When Brad heard he was going to be Intuit CEO, two years after I predicted, he called me for a long talk. Unfortunately, he then thought it would be best if I had a point of contact person, for my many contacts with top Intuit execs. I was the only one to get such a person, but it was a terrible idea. It ended my ability to interact with many top Intuit execs, limited my innovative contributions and soon made me stop getting help for many users that were unhappy with the help they got from normal QuickBooks channels. 

Competition and Innovation:

The key to my long-term close Intuit relationship was its long-term almost maniacal search for user input for innovation. Unfortunately, Intuit’s size, and its need for quality and legal compliance, now badly slows it down. Xero is obviously now technically superior, especially in its automatic daily downloads of all bank, credit card and financial institution data. Simple, yet powerful, Xero rules also automatically classify most of these entries, saving incredible amounts of user time, while increasing accuracy.

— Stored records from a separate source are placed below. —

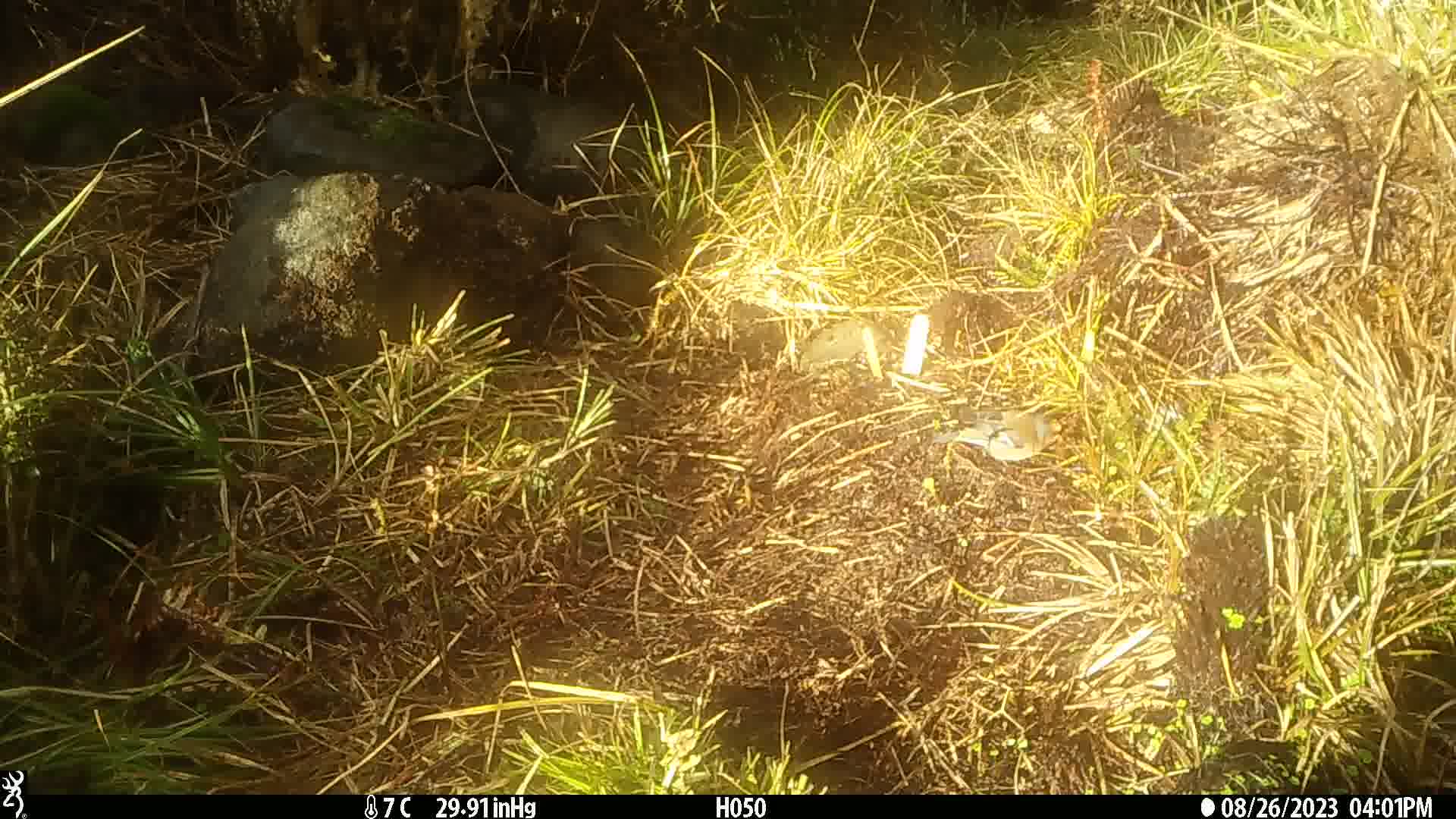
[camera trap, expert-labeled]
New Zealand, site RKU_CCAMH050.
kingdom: Animalia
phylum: Chordata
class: Aves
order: Passeriformes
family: Fringillidae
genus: Fringilla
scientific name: Fringilla coelebs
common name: common chaffinch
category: chaffinch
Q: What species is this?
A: Chaffinch (common chaffinch) (Fringilla coelebs).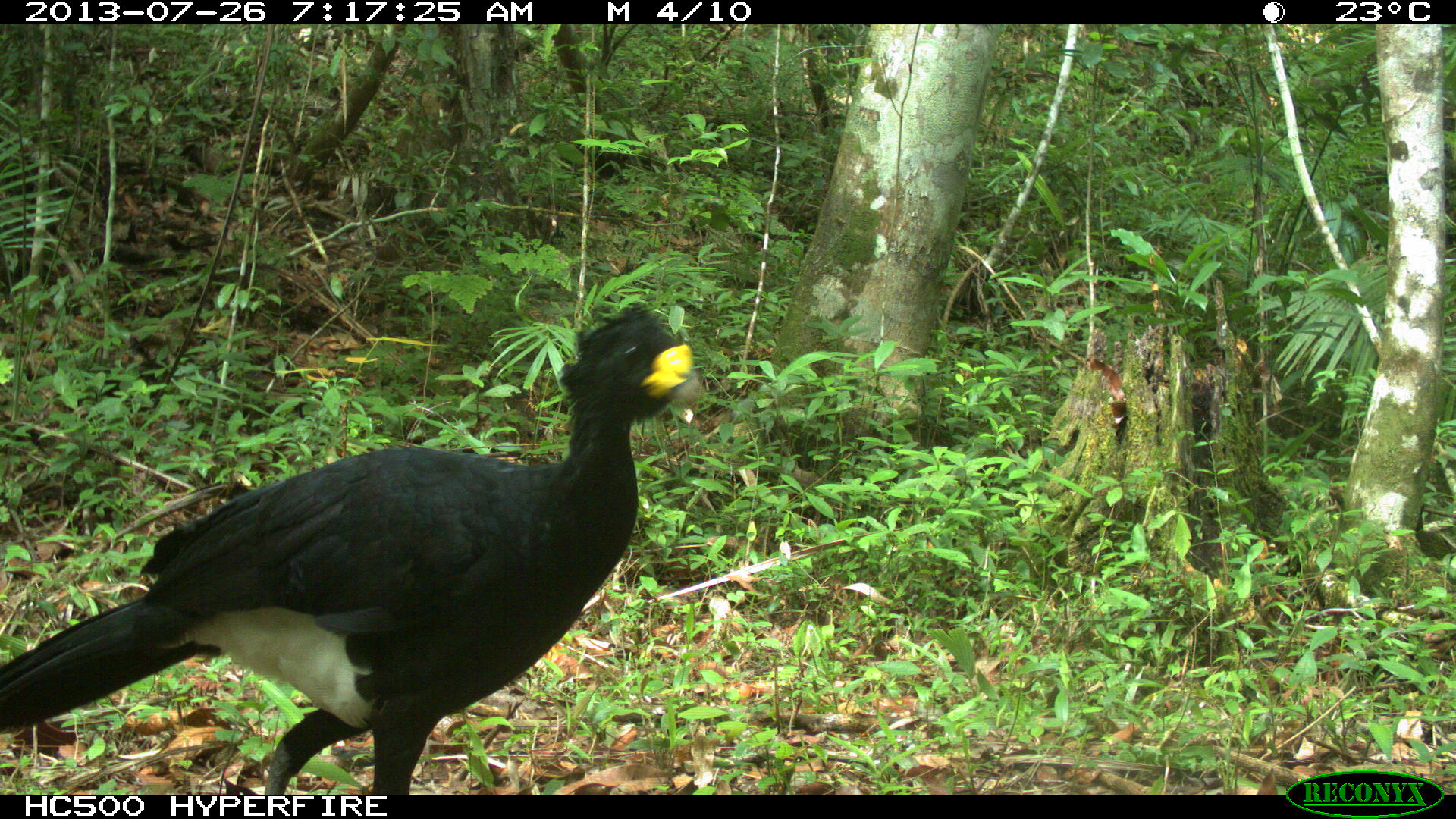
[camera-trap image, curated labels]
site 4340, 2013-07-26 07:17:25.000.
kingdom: Animalia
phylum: Chordata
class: Aves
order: Galliformes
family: Cracidae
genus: Crax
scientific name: Crax rubra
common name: great curassow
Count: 1.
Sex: male.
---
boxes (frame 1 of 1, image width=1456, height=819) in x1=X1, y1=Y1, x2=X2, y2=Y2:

Intuit can add this quickly, easily and inexpensively, so why has it not done so? It has been 34 months since it paid $170 million for Mint, a specialist in such downloads. Mint only lacks the Xero rules, which any good programmer can implement quickly. However, it also has been more than eight years since the top Intuit exec in charge of QuickBooks downloads called me. I then suggested that he give us an option to automate QuickBooks downloads, on demand or at any scheduled time. He agreed that this would be much better, so why has Intuit not done this in eight years?

Why did not this exec also follow up on my related idea to further simplify downloads? We now must enter complete data for each bank, credit card and financial institution to get downloads. I wanted us to start with lists from credit reports. This might not give us everything, but it can give us a list of likely financial institutions quickly. Simply checking some or all boxes, on the related web list, would speed data entry, while increasing accuracy and completeness. It also might save us time if the program confirmed the accuracy of login information in the background, though that might increase some security concerns.

Credit report-based entries also, optionally, can give us regular free credit reports. They can come with instructions for increasing credit ratings, disputing mistakes and fraud prevention. Options also can include already mail-merged letters or emails to request changes or add vendors. They can even include mail-merged letters or emails to stop debt collectors, with appropriate copies to credit reporting agencies and/or the Federal Trade Commission. The exec also said that this would be much better, so why has Intuit not done this in eight years?

The reason Intuit has not done this is because we need more Xero competition for Quicken and QuickBooks. It would only cost a little money to make these changes to Quicken and QuickBooks. However, these programs already have about a 95% market share. If the change did not increase market share, Intuit would waste some development and advertising money. However, it would have a big monopoly problem if the change got many more users to switch to Quicken and QuickBooks. Intuit recently faced a monopoly attack over agreements with Google, Intel, Apple and others, to not solicit staff from each other (Employees Suing Intuit, Google for Antitrust, and Winning). It accepted a Justice Department decree on this and had the civil case judge say, “They still have an antitrust claim that’s going forward, so I don’t want to see any obstruction on discovery.” This makes Intuit actively try to avaoid monopoly problems.

Most important, this relates to Intuit stockpiling innovations based on wanting competitive responses. Intuit released many Quicken and QuickBooks innovations quickly when Microsoft mounted competitive attacks on these programs. My personal observations, the Inside Intuit book and a Forbes article all documented this, as part of planned Intuit responses to such attacks. The Forbes article even told of Brad coaching an Intuit team, in a game against a team of Intuit employees acting as Microsoft employees, to get Intuit execs ready for the expected deadly-serious contest.